◆ WHAT THIS TASK INVOLVES
In the passage on slam poetry below, list the cities where the Airplane Poetry Movement runs its regular workshops, spotlight events, and poetry slams.

◆ PASSAGE
☆ ☆ ☆ ☆ ☆

In the television show Parks and Recreation, the effusive government employee Leslie Knope dismiss slam poetry as a cultural-intellectual pursuit. “Anything/can be/a slam poem/if you say it/like this,” she quips.
It’s hilarious because it’s a commonly- held view, but she’s wrong, of course. Between the expression of raw emotion, wordplay, repetition and rhyme, and on- point cultural references (‘Mummy, Take away that Emami/I don’t need to be fair and handsome’), there’s a dazzling display of talent to be found. Slam poetry— the competitive art of performing poetry—is said to have emerged from Chicago in the 80s, and spread quickly from there across the US.
At the Grand Slam, individual poets battle it out in rounds and then in a team-based final. Subjects range from the prosaic to the uncomfortable: there are poems about hair, mothers, fathers, family, nature, and books, but also about sexuality, queerness, body-shaming, menstruation, religious discrimination, and abuse. There’s something thrilling about seeing these themes addressed so head-on, unblinkingly. Performers step up to the mic and there’s usually a moment of awkwardness, a quick giggle as they introduce themselves: but then their persona slips in; they gesture boldly, speak deeply, look you in the eye.
Much of the popularity enjoyed by spoken-word poetry in India is thanks to the Airplane Poetry Movement, a Bengaluru-based project that organised the NYPS along with Campus Diaries. Airplane Poetry Movement—set up by Shantanu Anand and Nandini Verma— was founded in 2013. They’ve since established themselves through a regular schedule of workshops, spotlight events, and poetry slams in Bengaluru, Mumbai, Pune, and Delhi. City-based organisations such as Pune Poetry Slam and Delhi Poetry Slam and venues such as The Poetry Club in Mumbai bolster the scene.
Part of the allure, according to the many enthusiastic participants at the NYPS, is the opportunity to express yourself, and to encourage rawness and authenticity; spoken-word poetry is a far cry from the elocution contests some of us have grown up with.
There’s a word that comes up repeatedly in discussions around slam poetry—authenticity. So there’s plenty of angst to be had: from a diligently-rhymed laundry list of heartbreak-related woes to anguish at having to conform to the rules of school. There’s an oversupply of earnestness, too, and plenty of poems called ‘Home’. But with their perfectly- coordinated solos and choruses, it’s hard not to be enthusiastic about the team events. The school team that wins does so on the back of a punchy poem about climate change: the planet never needed saving, they counter-intuitively declare. One poet in the open mic section uses his lisp as a poetic device (‘searing’ pain becomes ‘fearing’ pain).

☆ ☆ ☆ ☆ ☆

◆ Excerpts from spatial question data
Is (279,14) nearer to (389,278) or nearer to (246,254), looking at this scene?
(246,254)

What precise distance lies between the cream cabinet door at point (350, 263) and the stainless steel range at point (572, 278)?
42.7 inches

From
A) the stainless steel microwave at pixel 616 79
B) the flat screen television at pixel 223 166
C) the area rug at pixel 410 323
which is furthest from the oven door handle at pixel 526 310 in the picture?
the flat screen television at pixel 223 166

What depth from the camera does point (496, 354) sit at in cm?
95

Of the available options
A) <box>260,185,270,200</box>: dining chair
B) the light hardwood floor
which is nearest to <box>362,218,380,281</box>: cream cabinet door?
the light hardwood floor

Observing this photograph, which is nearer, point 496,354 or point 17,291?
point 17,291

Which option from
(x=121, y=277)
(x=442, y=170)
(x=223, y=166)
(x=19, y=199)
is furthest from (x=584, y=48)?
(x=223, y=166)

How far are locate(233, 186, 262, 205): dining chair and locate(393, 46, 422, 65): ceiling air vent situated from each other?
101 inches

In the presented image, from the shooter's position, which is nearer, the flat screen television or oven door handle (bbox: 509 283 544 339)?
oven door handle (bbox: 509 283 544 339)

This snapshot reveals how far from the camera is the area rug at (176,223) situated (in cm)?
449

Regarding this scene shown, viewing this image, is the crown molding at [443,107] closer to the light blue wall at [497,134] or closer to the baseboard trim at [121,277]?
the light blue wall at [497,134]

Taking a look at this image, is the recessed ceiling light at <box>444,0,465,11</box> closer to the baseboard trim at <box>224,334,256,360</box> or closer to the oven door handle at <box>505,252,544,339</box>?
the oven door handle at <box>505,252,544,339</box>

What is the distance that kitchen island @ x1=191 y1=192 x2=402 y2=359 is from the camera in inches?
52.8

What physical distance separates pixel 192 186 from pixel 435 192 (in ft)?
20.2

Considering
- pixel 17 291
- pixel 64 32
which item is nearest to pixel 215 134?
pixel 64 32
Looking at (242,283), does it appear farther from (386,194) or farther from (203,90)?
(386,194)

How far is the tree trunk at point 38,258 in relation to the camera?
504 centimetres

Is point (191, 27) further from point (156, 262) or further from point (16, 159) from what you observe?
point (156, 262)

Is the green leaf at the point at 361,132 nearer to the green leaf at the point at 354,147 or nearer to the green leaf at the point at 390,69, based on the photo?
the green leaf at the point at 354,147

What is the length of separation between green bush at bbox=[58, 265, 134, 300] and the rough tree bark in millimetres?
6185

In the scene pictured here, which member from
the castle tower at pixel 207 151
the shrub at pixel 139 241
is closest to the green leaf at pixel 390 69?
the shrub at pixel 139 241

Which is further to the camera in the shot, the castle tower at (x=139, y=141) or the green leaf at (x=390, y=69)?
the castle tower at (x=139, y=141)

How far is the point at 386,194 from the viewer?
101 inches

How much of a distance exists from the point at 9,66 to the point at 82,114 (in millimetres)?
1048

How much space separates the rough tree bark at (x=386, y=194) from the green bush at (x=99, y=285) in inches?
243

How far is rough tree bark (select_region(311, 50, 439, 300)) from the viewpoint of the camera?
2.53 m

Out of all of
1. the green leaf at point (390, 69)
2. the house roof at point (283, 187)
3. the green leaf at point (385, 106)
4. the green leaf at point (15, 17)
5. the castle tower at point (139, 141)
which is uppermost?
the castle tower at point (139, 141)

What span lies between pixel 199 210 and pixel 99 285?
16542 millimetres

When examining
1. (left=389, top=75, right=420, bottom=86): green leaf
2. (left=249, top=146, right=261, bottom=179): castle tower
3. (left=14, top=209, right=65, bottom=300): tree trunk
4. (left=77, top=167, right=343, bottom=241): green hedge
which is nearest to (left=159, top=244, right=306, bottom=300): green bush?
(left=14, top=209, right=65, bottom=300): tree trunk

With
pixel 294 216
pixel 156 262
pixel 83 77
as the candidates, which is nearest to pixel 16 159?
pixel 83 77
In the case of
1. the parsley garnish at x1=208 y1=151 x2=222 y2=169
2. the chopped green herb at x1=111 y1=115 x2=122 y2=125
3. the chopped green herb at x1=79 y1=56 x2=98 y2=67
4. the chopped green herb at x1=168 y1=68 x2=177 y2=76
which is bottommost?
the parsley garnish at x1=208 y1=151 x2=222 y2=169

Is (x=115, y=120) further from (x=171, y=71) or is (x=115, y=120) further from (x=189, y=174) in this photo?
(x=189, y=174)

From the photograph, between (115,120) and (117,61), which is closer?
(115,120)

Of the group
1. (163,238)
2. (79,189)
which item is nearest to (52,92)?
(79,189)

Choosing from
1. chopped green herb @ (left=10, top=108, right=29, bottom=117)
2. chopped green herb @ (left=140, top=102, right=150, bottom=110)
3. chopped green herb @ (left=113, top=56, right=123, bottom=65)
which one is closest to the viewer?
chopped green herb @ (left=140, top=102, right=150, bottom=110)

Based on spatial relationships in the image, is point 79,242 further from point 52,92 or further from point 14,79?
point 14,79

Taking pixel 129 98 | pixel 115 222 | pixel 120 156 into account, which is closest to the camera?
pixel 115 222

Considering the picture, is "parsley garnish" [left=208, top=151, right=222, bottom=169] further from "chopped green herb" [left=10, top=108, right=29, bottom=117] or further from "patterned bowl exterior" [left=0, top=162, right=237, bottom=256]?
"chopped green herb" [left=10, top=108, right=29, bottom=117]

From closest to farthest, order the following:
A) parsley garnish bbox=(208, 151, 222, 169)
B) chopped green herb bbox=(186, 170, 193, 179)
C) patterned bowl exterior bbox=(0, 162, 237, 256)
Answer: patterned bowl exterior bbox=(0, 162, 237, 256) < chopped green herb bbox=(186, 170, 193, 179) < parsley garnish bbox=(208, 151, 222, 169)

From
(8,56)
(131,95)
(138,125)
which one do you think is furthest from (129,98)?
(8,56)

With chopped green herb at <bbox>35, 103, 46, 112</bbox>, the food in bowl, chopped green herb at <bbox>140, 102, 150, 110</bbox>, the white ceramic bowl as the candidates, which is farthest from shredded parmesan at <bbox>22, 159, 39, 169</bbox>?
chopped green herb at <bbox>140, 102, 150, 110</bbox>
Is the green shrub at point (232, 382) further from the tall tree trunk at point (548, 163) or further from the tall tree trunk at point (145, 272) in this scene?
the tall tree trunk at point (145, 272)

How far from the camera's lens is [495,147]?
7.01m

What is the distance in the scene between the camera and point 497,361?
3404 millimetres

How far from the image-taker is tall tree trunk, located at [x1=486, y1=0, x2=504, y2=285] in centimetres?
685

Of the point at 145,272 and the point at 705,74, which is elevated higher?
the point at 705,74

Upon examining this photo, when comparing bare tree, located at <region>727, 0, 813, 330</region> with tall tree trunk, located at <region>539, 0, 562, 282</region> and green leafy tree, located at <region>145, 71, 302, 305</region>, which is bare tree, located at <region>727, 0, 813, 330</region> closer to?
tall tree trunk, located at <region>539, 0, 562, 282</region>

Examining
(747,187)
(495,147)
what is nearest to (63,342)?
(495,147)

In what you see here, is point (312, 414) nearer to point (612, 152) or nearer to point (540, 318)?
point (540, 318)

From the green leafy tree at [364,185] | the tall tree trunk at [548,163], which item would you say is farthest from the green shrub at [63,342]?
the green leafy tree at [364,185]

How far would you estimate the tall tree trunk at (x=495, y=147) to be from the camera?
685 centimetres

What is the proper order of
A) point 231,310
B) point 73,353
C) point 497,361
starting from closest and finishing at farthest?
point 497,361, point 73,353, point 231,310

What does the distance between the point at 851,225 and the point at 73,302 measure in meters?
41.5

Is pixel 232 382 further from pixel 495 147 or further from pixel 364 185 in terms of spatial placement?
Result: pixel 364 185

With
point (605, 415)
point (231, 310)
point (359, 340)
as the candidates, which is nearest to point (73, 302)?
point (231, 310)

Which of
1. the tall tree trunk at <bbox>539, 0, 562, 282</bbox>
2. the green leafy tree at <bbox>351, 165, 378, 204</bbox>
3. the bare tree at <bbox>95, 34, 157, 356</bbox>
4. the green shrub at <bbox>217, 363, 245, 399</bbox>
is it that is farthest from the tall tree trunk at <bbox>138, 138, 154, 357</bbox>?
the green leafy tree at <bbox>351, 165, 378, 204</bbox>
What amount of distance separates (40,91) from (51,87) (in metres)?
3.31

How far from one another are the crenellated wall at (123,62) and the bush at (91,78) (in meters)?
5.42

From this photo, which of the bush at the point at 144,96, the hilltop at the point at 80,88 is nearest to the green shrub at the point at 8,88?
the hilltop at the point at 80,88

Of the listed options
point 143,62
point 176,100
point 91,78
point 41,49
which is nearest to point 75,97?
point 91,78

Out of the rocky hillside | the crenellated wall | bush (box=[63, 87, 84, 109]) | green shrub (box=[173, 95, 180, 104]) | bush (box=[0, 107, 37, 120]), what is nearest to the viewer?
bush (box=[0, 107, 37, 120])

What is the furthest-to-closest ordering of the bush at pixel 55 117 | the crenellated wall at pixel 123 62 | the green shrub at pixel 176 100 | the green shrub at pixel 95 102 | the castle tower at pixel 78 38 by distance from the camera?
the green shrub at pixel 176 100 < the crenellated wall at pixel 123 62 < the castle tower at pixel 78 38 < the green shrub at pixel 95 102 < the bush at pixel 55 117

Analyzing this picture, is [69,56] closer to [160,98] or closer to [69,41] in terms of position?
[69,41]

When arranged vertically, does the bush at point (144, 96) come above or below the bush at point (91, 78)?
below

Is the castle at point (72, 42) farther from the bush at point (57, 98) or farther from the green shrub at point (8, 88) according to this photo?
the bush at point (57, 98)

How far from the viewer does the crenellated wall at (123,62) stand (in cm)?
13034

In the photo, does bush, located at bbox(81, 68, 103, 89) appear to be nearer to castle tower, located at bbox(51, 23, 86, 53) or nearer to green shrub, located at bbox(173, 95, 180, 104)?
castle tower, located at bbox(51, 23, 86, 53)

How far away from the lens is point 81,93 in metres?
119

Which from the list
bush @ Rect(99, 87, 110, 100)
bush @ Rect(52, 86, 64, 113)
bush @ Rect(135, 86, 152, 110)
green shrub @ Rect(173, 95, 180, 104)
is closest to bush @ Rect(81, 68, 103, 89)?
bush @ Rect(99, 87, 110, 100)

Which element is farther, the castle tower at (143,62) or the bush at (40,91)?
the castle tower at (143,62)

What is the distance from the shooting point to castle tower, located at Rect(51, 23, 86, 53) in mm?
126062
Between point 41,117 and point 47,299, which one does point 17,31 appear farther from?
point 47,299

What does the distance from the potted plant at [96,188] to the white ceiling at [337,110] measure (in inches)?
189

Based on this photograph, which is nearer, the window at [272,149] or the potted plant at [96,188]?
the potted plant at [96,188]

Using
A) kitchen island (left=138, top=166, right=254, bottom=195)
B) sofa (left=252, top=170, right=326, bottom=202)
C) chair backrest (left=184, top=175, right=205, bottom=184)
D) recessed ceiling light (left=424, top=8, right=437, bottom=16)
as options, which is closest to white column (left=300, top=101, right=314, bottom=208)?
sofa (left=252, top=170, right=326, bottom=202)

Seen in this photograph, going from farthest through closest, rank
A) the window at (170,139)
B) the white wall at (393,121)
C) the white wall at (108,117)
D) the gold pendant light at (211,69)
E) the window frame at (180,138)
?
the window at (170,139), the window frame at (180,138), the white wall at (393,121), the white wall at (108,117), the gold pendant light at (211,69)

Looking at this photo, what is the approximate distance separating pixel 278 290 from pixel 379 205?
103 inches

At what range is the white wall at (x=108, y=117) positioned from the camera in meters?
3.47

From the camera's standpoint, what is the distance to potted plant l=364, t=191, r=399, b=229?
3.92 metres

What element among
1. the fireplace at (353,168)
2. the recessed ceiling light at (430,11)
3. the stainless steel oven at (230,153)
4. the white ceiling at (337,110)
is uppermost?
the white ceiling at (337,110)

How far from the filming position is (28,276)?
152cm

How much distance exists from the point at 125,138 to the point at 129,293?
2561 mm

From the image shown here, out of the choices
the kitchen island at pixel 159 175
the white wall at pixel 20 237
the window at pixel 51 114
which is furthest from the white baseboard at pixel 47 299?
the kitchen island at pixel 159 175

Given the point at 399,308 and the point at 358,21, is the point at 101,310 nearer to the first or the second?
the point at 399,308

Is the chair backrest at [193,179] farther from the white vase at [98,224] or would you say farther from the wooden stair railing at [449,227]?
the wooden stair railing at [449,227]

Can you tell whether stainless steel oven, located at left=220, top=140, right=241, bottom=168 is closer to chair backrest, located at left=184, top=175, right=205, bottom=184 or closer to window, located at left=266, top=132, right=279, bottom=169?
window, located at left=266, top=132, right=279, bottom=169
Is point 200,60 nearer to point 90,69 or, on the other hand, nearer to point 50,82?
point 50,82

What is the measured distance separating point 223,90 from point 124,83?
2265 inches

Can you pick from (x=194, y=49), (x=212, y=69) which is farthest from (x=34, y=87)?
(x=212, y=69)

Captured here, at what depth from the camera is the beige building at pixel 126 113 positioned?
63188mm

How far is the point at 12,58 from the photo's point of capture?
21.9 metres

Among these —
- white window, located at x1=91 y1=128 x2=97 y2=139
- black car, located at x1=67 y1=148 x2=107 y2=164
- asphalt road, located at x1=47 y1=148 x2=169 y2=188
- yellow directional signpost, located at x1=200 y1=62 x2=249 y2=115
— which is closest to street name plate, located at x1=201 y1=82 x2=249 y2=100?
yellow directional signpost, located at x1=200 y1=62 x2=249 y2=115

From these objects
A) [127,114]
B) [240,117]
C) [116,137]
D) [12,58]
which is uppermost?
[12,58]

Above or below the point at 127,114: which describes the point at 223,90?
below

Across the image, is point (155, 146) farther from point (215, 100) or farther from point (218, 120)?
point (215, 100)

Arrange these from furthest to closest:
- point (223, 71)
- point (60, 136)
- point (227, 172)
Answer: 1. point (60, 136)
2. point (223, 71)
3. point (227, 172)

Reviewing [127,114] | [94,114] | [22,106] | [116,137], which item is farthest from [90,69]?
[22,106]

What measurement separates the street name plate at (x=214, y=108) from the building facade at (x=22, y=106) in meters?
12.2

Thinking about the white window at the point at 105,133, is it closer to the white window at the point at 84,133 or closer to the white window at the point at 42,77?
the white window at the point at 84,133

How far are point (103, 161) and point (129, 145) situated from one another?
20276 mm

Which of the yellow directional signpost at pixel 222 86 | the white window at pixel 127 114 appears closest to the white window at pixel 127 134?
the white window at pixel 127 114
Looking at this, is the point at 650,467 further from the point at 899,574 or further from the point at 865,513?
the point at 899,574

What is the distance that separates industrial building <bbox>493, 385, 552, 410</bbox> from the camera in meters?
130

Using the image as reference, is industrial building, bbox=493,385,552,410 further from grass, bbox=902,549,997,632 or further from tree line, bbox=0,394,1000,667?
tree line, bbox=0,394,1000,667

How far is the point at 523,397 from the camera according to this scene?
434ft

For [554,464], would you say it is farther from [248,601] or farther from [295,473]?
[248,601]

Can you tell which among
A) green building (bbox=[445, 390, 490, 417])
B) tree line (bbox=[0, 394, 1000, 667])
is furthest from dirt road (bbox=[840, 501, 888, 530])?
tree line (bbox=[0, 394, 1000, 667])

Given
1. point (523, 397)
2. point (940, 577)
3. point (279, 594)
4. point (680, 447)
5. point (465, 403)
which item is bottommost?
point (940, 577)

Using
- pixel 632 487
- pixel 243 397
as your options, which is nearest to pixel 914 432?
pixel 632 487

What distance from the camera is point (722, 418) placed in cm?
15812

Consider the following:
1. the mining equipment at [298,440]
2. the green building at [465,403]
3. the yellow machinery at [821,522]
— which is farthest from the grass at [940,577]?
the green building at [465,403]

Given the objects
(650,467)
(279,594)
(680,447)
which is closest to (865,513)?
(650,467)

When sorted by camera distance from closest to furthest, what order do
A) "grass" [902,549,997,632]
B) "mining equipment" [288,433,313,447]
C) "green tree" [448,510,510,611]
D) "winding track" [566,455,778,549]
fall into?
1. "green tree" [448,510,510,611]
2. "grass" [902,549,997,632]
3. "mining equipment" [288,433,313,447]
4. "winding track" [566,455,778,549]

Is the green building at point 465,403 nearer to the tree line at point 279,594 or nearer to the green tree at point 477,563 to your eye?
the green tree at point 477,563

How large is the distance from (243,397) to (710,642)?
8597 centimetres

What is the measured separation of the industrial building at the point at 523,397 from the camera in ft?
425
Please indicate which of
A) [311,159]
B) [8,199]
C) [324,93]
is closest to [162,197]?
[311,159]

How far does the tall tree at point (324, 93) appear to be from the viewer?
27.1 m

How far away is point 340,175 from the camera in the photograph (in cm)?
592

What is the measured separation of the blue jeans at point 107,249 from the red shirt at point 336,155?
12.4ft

☆ ☆ ☆ ☆ ☆

◆ EXERCISE ANSWER
Bengaluru, Mumbai, Pune, Delhi